In the course of a year, individuals in the United States suffer 1 billion
colds, according to some estimates. Colds are most prevalent among children,
and seem to be related to youngsters' relative lack of resistance to infection
and to contacts with other children in day-care centers and schools. Children
have about six to ten colds a year. In families with children in school,
the number of colds per child can be as high as 12 a year. Adults average
about two to four colds a year, although the range varies widely. Women,
especially those aged 20 to 30 years, have more colds than men, possibly
because of their closer contact with children. On average, individuals
older than 60 have fewer than one cold a year.
In the United States, most colds occur during the fall and winter. Beginning
in late August or early September, the incidence of colds increases slowly
for a few weeks and remains high until March or April, when it declines.
The seasonal variation may relate to the opening of schools and to cold
weather, which prompt people to spend more time indoors and increase the
chances that viruses will spread from person to person.

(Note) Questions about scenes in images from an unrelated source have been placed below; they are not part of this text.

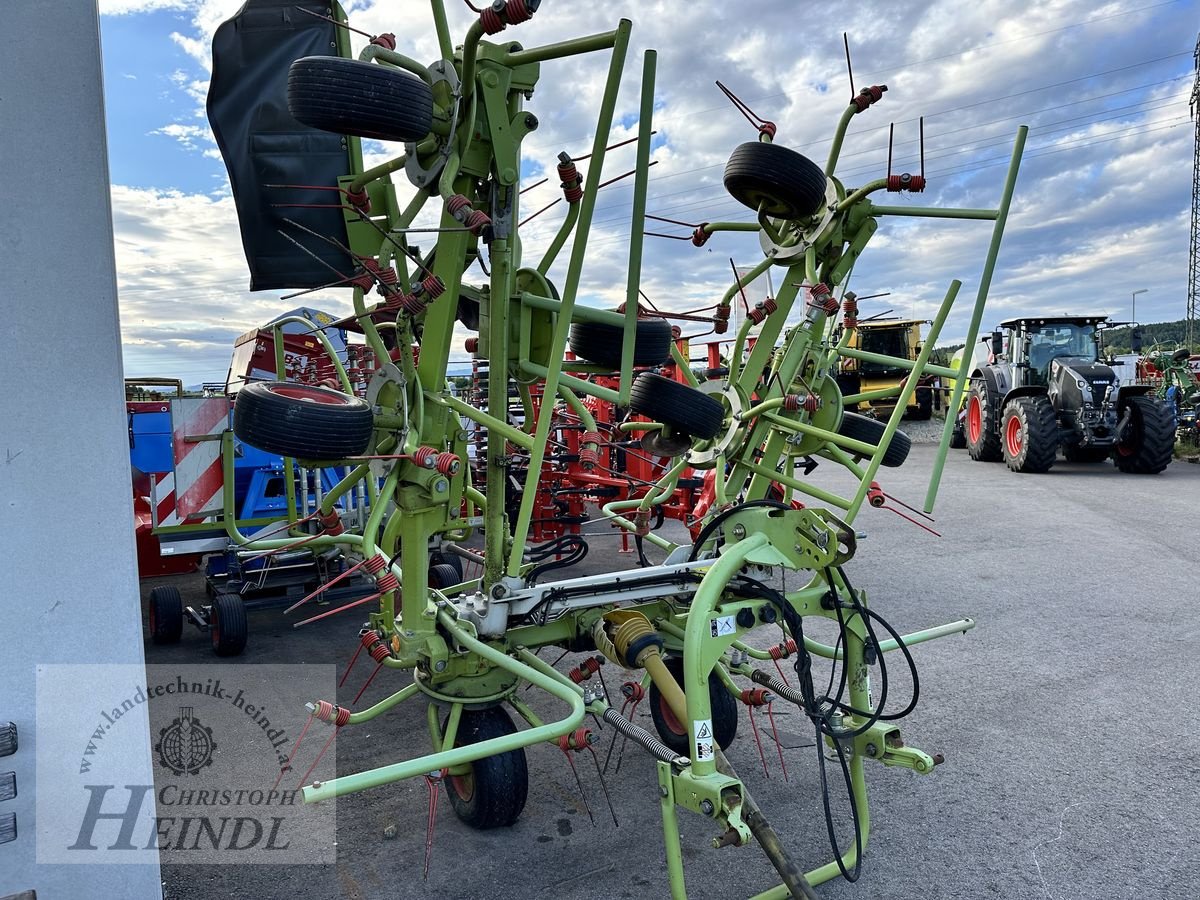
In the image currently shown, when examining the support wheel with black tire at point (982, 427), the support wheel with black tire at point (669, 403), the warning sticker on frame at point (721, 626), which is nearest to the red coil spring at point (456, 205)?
the support wheel with black tire at point (669, 403)

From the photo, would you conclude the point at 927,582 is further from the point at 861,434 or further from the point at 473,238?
the point at 473,238

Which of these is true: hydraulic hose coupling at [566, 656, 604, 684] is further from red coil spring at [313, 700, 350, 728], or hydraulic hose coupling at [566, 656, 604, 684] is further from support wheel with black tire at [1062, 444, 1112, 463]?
support wheel with black tire at [1062, 444, 1112, 463]

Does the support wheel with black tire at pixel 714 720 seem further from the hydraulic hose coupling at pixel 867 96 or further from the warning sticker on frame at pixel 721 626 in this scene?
the hydraulic hose coupling at pixel 867 96

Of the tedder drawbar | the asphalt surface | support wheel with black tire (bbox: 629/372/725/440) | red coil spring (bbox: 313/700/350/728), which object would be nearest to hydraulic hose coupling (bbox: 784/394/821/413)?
the tedder drawbar

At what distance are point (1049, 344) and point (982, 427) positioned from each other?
5.53 feet

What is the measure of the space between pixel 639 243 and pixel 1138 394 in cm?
1241

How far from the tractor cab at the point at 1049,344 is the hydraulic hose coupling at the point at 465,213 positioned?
12.9 metres

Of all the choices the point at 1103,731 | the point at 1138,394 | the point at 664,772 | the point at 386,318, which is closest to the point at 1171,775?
the point at 1103,731

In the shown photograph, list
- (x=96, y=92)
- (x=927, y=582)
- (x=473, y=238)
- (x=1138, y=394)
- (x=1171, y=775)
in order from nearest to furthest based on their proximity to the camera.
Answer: (x=96, y=92), (x=473, y=238), (x=1171, y=775), (x=927, y=582), (x=1138, y=394)

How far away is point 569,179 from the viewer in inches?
117

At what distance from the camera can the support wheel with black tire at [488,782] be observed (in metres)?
3.06

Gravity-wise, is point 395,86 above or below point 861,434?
above

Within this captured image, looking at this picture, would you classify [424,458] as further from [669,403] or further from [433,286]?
[669,403]

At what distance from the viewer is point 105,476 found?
Answer: 90.0 inches
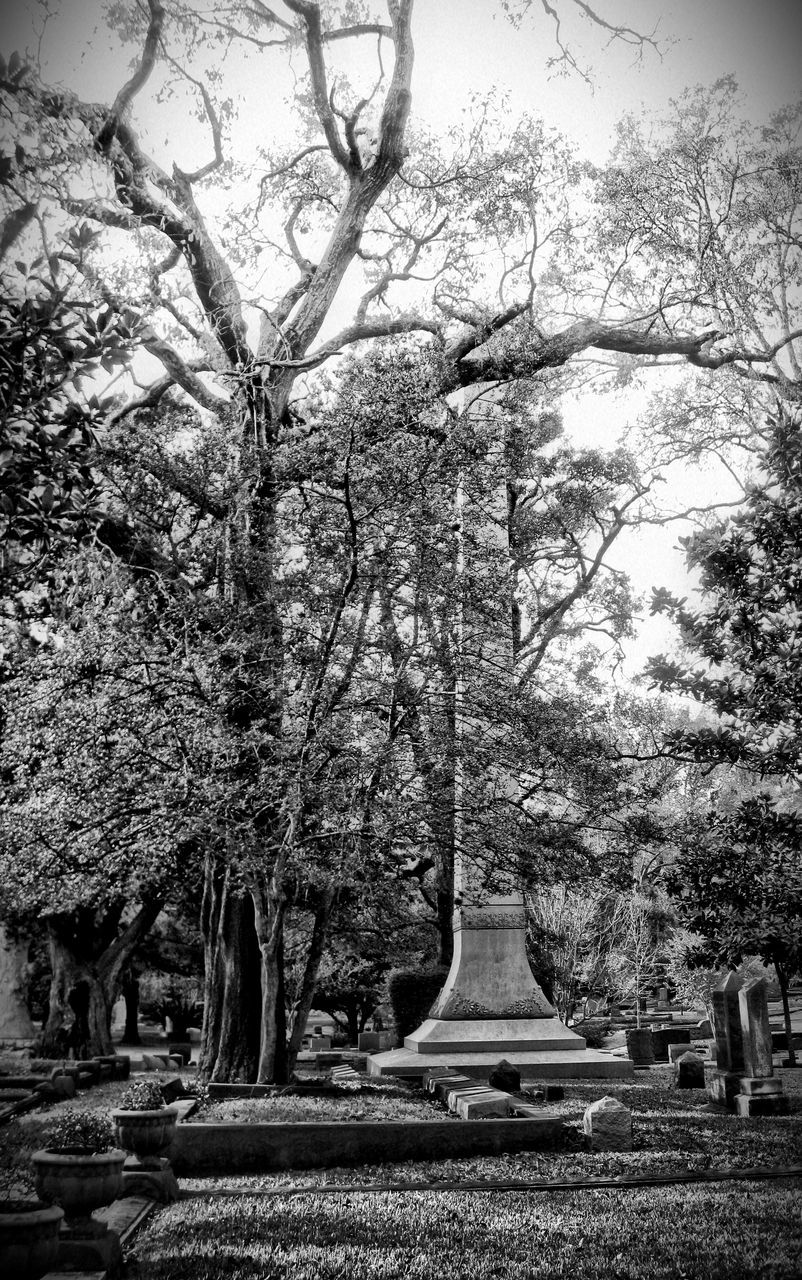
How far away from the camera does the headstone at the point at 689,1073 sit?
1465 centimetres

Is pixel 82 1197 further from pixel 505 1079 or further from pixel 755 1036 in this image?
pixel 755 1036

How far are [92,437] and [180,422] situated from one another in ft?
26.2

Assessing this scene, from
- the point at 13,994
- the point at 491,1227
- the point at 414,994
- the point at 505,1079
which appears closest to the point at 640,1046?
the point at 414,994

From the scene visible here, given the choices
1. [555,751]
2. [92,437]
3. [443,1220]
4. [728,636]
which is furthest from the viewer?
[555,751]

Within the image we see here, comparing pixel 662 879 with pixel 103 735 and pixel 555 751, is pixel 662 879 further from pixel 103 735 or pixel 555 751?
pixel 103 735

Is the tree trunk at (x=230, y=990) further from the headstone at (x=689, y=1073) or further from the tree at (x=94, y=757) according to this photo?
the headstone at (x=689, y=1073)

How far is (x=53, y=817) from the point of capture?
11148 millimetres

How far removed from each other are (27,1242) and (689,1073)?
513 inches

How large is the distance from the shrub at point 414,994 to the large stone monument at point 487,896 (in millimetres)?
3011

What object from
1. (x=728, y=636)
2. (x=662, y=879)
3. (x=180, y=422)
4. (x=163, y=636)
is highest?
(x=180, y=422)

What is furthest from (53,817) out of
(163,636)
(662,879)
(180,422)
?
(662,879)

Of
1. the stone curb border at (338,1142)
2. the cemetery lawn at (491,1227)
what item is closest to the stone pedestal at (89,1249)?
the cemetery lawn at (491,1227)

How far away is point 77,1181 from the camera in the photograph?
519 cm

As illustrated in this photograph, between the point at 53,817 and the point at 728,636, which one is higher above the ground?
the point at 728,636
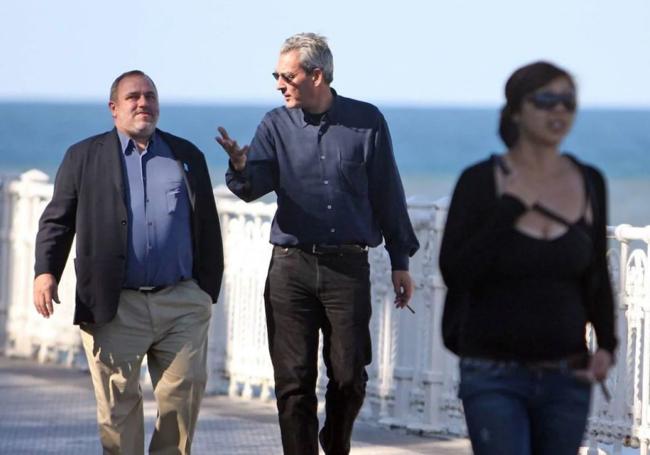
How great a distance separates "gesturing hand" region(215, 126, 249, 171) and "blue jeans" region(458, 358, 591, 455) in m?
2.12

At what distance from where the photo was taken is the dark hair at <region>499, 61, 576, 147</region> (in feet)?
17.5

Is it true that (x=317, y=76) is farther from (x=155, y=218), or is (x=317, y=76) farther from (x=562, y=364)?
(x=562, y=364)

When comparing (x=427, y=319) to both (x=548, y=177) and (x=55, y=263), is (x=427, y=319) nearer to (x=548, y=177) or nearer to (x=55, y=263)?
(x=55, y=263)

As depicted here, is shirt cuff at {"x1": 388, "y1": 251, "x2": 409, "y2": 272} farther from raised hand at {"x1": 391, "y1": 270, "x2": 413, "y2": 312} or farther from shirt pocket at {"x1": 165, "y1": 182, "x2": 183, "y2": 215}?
shirt pocket at {"x1": 165, "y1": 182, "x2": 183, "y2": 215}

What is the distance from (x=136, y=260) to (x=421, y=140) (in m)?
83.9

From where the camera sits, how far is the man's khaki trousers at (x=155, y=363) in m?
7.64

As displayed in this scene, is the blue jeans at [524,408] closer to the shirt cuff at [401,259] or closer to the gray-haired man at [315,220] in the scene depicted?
the gray-haired man at [315,220]

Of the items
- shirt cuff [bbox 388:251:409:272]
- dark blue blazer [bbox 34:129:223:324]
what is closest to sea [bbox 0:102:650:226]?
shirt cuff [bbox 388:251:409:272]

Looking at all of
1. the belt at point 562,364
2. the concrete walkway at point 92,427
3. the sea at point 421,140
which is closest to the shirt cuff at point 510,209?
the belt at point 562,364

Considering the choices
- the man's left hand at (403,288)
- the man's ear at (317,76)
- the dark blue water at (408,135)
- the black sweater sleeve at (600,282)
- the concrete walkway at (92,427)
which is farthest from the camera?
the dark blue water at (408,135)

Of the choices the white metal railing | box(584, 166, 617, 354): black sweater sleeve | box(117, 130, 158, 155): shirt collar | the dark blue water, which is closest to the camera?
box(584, 166, 617, 354): black sweater sleeve

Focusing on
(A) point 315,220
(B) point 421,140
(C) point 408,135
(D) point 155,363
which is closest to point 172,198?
(A) point 315,220

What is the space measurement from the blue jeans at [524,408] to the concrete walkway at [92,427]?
4.42 m

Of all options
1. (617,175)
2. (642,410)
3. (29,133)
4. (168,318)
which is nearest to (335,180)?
(168,318)
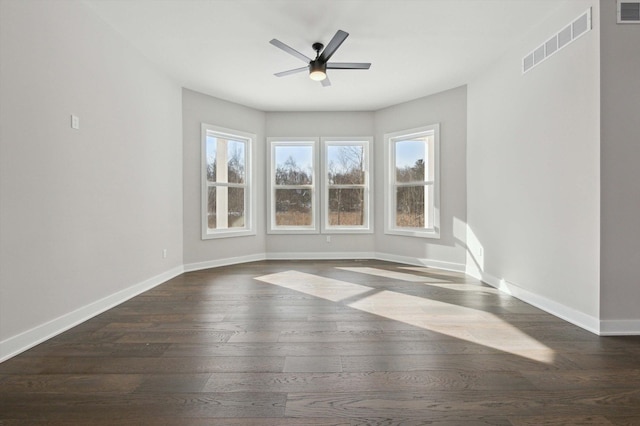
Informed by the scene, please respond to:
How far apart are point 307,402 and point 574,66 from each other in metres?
3.35

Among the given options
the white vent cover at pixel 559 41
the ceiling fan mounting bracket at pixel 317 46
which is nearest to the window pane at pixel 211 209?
the ceiling fan mounting bracket at pixel 317 46

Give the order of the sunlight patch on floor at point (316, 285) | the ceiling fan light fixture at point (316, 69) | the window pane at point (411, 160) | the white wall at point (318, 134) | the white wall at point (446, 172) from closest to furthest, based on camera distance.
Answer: the ceiling fan light fixture at point (316, 69) → the sunlight patch on floor at point (316, 285) → the white wall at point (446, 172) → the window pane at point (411, 160) → the white wall at point (318, 134)

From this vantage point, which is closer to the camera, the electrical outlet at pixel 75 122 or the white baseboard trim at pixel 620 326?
the white baseboard trim at pixel 620 326

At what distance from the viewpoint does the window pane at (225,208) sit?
536 cm

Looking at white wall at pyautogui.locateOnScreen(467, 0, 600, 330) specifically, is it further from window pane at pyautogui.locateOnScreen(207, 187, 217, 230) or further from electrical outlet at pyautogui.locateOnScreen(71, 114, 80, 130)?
electrical outlet at pyautogui.locateOnScreen(71, 114, 80, 130)

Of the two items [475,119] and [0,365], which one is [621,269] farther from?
[0,365]

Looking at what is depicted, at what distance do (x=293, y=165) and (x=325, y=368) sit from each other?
182 inches

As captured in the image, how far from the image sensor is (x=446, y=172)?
5.02 meters

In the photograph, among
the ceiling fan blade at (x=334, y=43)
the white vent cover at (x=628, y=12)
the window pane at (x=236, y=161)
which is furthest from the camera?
the window pane at (x=236, y=161)

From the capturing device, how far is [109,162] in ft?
10.7

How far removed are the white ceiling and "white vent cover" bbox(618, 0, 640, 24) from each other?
52cm

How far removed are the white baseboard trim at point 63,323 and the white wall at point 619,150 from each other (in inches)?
171

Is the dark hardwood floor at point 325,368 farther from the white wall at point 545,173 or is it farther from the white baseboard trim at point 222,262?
the white baseboard trim at point 222,262

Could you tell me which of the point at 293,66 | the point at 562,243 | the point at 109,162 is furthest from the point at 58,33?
the point at 562,243
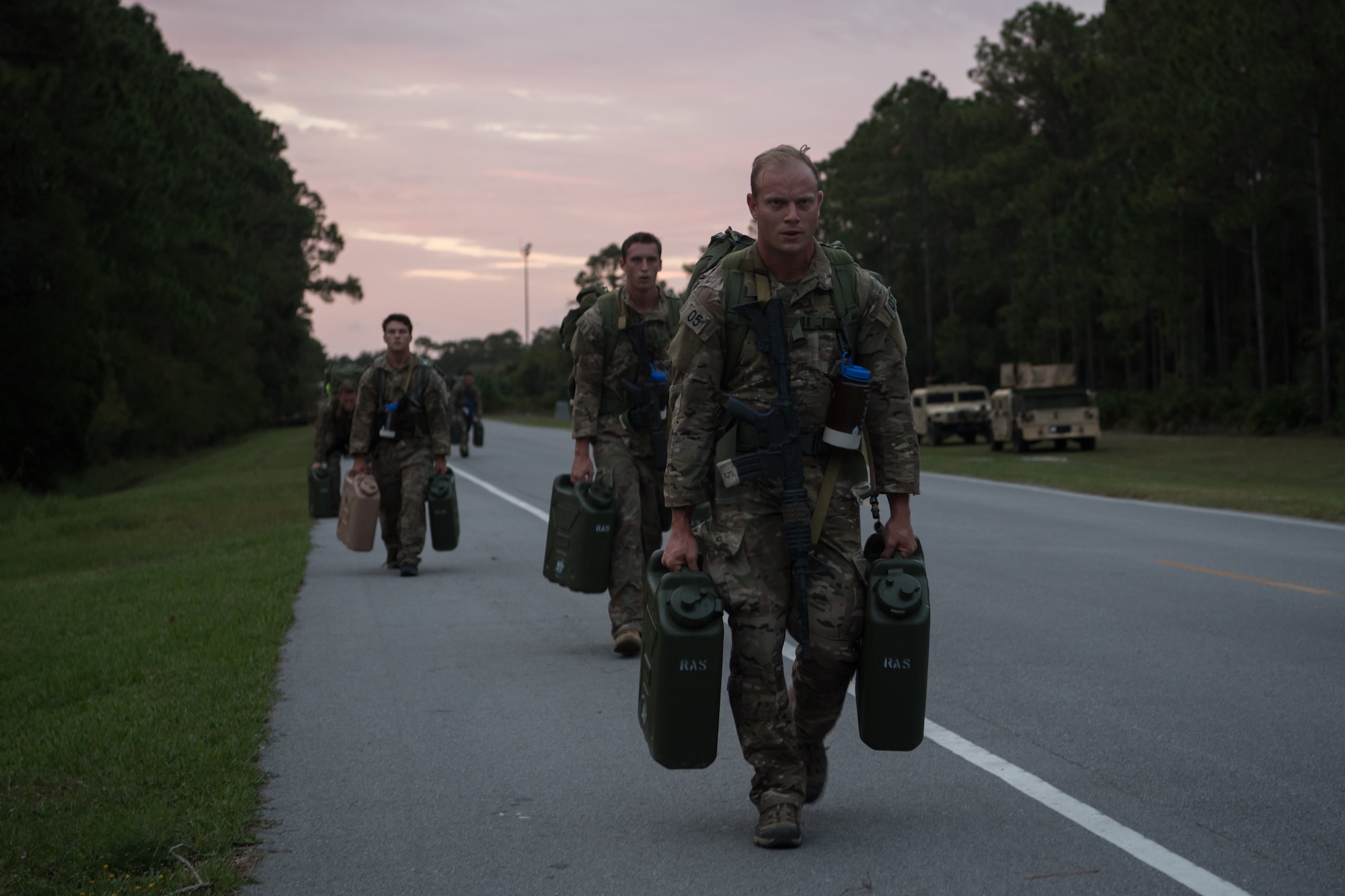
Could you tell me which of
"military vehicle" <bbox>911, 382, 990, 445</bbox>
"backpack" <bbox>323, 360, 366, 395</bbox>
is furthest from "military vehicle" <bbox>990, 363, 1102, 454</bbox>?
"backpack" <bbox>323, 360, 366, 395</bbox>

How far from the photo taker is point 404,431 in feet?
40.0

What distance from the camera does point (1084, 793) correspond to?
5398 millimetres

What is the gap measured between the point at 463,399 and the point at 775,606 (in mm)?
30857

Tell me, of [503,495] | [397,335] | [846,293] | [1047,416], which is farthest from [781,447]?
[1047,416]

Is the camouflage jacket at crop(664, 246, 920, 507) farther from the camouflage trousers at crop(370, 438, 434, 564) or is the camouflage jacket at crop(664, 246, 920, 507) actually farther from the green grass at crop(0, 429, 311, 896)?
the camouflage trousers at crop(370, 438, 434, 564)

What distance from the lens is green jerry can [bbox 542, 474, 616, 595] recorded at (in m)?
8.17

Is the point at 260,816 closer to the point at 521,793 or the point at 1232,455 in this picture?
the point at 521,793

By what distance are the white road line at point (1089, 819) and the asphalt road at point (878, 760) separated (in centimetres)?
2

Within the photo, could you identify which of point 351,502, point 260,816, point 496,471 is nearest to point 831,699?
point 260,816

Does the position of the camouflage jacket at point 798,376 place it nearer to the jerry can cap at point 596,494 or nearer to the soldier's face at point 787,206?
the soldier's face at point 787,206

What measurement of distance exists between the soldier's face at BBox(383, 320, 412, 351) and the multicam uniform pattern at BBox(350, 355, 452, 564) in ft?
0.79

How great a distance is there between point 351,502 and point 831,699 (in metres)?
7.70

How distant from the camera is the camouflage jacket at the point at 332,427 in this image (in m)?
13.4

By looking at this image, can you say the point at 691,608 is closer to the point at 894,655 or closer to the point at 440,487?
the point at 894,655
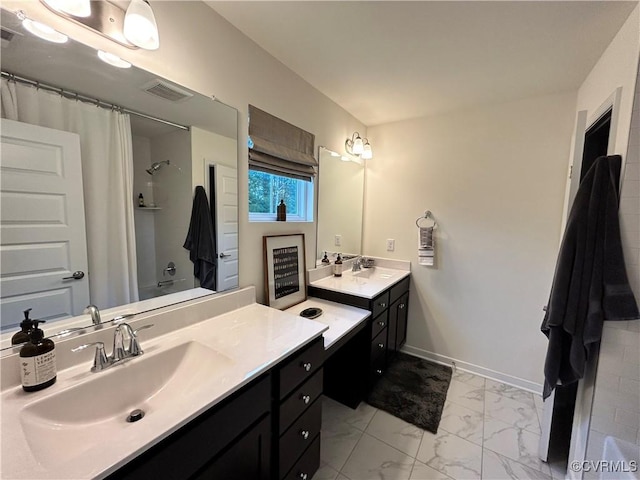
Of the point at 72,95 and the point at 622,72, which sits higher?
the point at 622,72

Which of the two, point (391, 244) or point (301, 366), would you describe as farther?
point (391, 244)

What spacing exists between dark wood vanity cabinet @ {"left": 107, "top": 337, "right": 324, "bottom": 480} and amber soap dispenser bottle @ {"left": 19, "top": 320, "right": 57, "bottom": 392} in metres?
0.40

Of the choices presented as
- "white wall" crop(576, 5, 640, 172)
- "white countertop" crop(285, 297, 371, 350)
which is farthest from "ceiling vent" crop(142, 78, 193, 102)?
"white wall" crop(576, 5, 640, 172)

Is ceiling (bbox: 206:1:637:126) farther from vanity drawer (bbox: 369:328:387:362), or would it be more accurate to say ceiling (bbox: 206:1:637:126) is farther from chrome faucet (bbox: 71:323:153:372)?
vanity drawer (bbox: 369:328:387:362)

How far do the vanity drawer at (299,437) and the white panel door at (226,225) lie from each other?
79 cm

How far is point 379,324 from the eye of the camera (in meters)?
2.07

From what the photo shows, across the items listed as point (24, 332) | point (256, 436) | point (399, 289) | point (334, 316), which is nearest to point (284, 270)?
point (334, 316)

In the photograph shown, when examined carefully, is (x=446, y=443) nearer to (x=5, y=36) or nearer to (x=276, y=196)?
(x=276, y=196)

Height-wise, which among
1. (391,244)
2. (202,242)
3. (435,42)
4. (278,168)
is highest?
(435,42)

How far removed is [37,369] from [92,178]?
2.23 feet

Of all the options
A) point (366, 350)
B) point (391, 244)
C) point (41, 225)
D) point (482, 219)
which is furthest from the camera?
point (391, 244)

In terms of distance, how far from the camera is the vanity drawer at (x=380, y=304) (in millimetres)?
1944

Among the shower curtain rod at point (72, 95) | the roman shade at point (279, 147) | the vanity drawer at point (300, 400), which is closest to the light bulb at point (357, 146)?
the roman shade at point (279, 147)

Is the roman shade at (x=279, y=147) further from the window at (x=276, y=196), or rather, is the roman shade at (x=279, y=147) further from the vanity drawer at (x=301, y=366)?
the vanity drawer at (x=301, y=366)
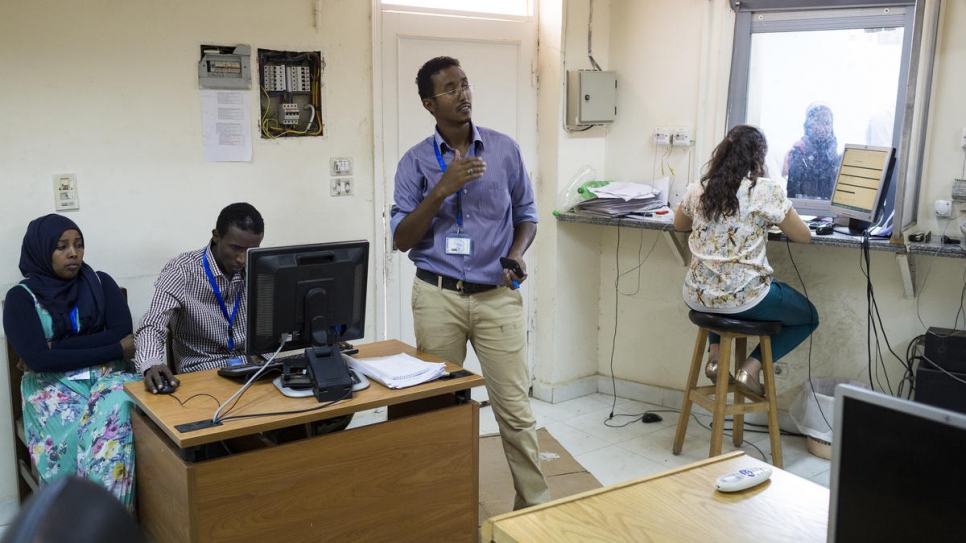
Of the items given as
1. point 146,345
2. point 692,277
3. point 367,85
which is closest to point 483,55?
point 367,85

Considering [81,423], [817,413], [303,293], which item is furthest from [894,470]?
[817,413]

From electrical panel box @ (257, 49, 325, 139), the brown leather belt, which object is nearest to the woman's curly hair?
the brown leather belt

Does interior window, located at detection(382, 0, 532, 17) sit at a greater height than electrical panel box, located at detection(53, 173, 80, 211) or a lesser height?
greater

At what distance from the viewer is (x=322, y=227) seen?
385 cm

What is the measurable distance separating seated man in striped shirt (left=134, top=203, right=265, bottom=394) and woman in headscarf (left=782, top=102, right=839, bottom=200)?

Seasonal changes in relative humidity also may affect the prevalence of
colds. The most common cold-causing viruses survive better when humidity
is low--the colder months of the year. Cold weather also may make the
nasal passages' lining drier and more vulnerable to viral infection.
How Colds are Spread
Depending on the virus type, any or all of the following routes of transmission
may be common:
- Touching infectious respiratory secretions on skin and on environmental
surfaces and then touching the eyes or nose.
- Inhaling relatively large particles of respiratory secretions transported
briefly in the air.
- Inhaling droplet nuclei: smaller infectious particles suspended in
the air for long periods of time.
Much of the research on the transmission of the common cold has been
done with rhinoviruses, which are shed in the highest concentration in
nasal secretions. Studies suggest a person is most likely to transmit
rhinoviruses in the second to fourth day of infection, when the amount
of virus in nasal secretions is highest. Researchers also have shown that
using aspirin to treat colds increases the amount of virus shed in nasal
secretions, possibly making the cold sufferer more of a hazard to others.
Handwashing is the simplest and most effective way to keep from getting
rhinovirus colds. Not touching the nose or eyes is another. Individuals
with colds should always sneeze or cough into a facial tissue, and promptly
throw it away. If possible, one should avoid close, prolonged exposure
to persons who have colds.
Because rhinoviruses can survive up to three hours outside the nasal
passages on inanimate objects and skin, cleaning environmental surfaces
with a virus-killing disinfectant might help prevent spread of infection.
A cold vaccine? The development of a vaccine that could prevent the common
cold has reached an impasse because of the discovery of many different
cold viruses. Each virus carries its own specific antigens, substances
that induce the formation of specific protective proteins (antibodies)
produced by the body. Until ways are found to combine many viral antigens
in one vaccine, or take advantage of the antigenic cross-relationships
that exist, prospects for a vaccine are dim. Evidence that changes occur
in common-cold virus antigens further complicate development of a vaccine.
Such changes occur in some influenza virus antigens and make it necessary
to alter the influenza vaccine each year.